Released (Caged #3)(10)
“It wasn’t, though. We…um…we got serious. She was the first…you know?”
Like an idiot, I looked up at Tria again as she raised an eyebrow.
“Um…yeah,” I stammered. “Sorry.”
I ran my hand through my hair and tried to go on.
“We were kids…stupid,” I told her. “I used a condom most of the time, but…well…not always. She got pregnant during the summer before our senior year.”
Tria’s eyes widened and her hand went up to cover her mouth.
“You already have a child,” she whispered.
Pins and needles crept up my legs as my body tensed. At first, I couldn’t answer, and I watched a tear come to the corner of Tria’s eye and spill over her cheek.
“No,” I told her. “Um…give me a sec.”
I rubbed at my own eyes and then followed my fingers with my gaze as I dropped my hands to rest on my legs. I gripped my knees a little.

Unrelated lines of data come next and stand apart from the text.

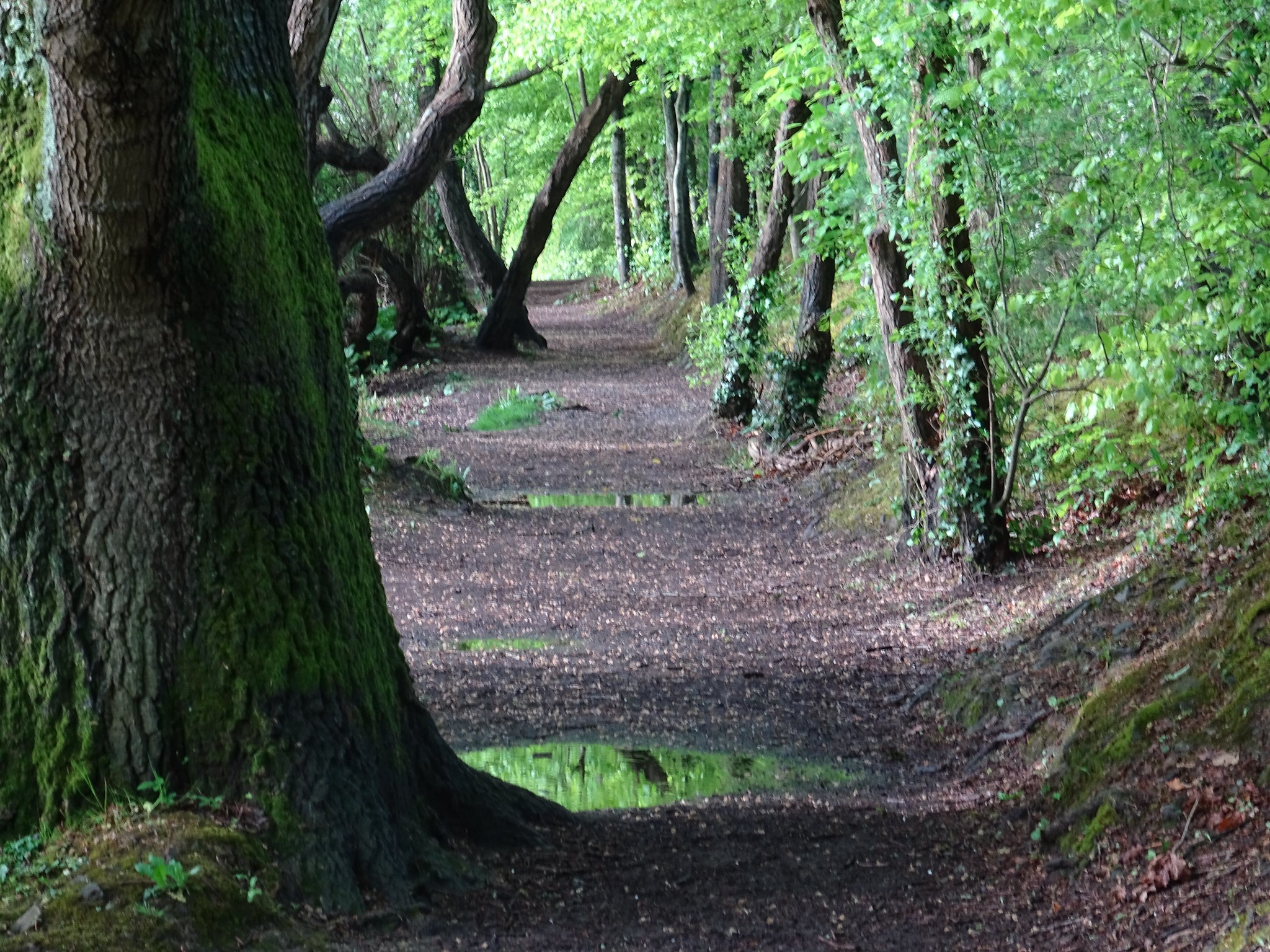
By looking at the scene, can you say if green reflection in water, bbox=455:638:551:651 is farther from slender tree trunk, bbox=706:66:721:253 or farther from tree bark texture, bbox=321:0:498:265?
slender tree trunk, bbox=706:66:721:253

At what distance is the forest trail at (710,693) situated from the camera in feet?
14.2

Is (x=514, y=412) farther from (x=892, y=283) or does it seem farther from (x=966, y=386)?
(x=966, y=386)

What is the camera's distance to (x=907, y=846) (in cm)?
512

“I freaked out when she told me,” I admitted, “but my reaction was probably a fairly normal one given the circumstances. We were young and scared. I knew my parents were going to be pissed and that the conversation was going to suck, but I also knew I had enough money to take care of her and still get us both through college. I figured we’d move into my parents’ house and hire a nanny so we could finish high school and then go to Hoffman so we’d be close to home and the baby and whatever. It wasn’t where I planned to go—Dad had already made sure I was set up to study at Harvard Business School—but it would still work out. I mean, I already had a job and a career lined up for me.”
“Once we talked about all of that, we both felt a lot better. Aimee had grown up with nothing, and it hadn’t even occurred to her that with the money I had, we would be able to completely support ourselves and the baby while we got our lives together. She only knew what it was like for her cousin who got pregnant and married young. The father of her baby turned out to be a real * and eventually left her with nothing—no money, no education. I think knowing she’d still be able to finish high school and go to college is what really helped her.”

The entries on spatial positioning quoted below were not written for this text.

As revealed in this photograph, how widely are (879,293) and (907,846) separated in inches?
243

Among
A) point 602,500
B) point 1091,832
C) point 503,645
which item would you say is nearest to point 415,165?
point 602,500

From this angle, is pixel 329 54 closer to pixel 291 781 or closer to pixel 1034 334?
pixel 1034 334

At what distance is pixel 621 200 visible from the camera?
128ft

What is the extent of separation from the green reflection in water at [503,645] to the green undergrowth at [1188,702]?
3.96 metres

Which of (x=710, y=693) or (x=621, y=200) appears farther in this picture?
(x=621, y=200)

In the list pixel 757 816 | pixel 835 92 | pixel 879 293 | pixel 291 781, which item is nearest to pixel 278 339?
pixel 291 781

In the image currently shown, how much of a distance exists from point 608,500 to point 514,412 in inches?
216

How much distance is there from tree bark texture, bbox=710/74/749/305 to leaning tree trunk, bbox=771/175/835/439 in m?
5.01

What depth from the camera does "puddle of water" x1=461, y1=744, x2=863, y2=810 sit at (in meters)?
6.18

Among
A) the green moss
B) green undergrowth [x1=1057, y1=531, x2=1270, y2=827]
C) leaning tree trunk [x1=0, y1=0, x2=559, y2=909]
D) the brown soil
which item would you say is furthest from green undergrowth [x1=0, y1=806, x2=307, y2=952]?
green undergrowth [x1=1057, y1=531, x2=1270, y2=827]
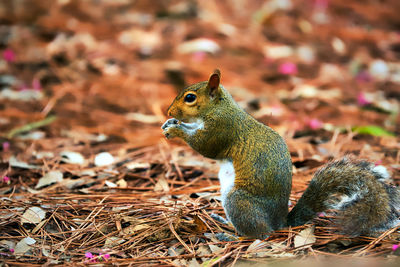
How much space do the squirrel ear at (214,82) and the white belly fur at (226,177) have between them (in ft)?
1.27

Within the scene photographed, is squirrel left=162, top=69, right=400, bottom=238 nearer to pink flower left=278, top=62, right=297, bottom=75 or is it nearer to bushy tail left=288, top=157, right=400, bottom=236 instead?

I took a long slow breath in, then let it out just a slowly.
“We decided to tell my parents first,” I said. “I knew they weren’t going to be happy, but the reaction they had—especially my father—was far more callous than what I thought it would be. He flipped—I mean really, really flipped. He called Aimee every name in the book and claimed she was nothing more than a money-grubbing whore who had let this happen on purpose.”
I had to stop a second, pressing my fists tightly against my thighs as I tried to hold my shit together.
“What about your mom?” Tria asked quietly.
“She just cried,” I said. “She didn’t do anything but take his side. When I tried to get her to defend me, she just turned away.”
I rubbed at my temple for a second, trying to drive away the throbbing in my head. Even though I had no intentions of seeking it out, my body was definitely letting me know it wanted more junk.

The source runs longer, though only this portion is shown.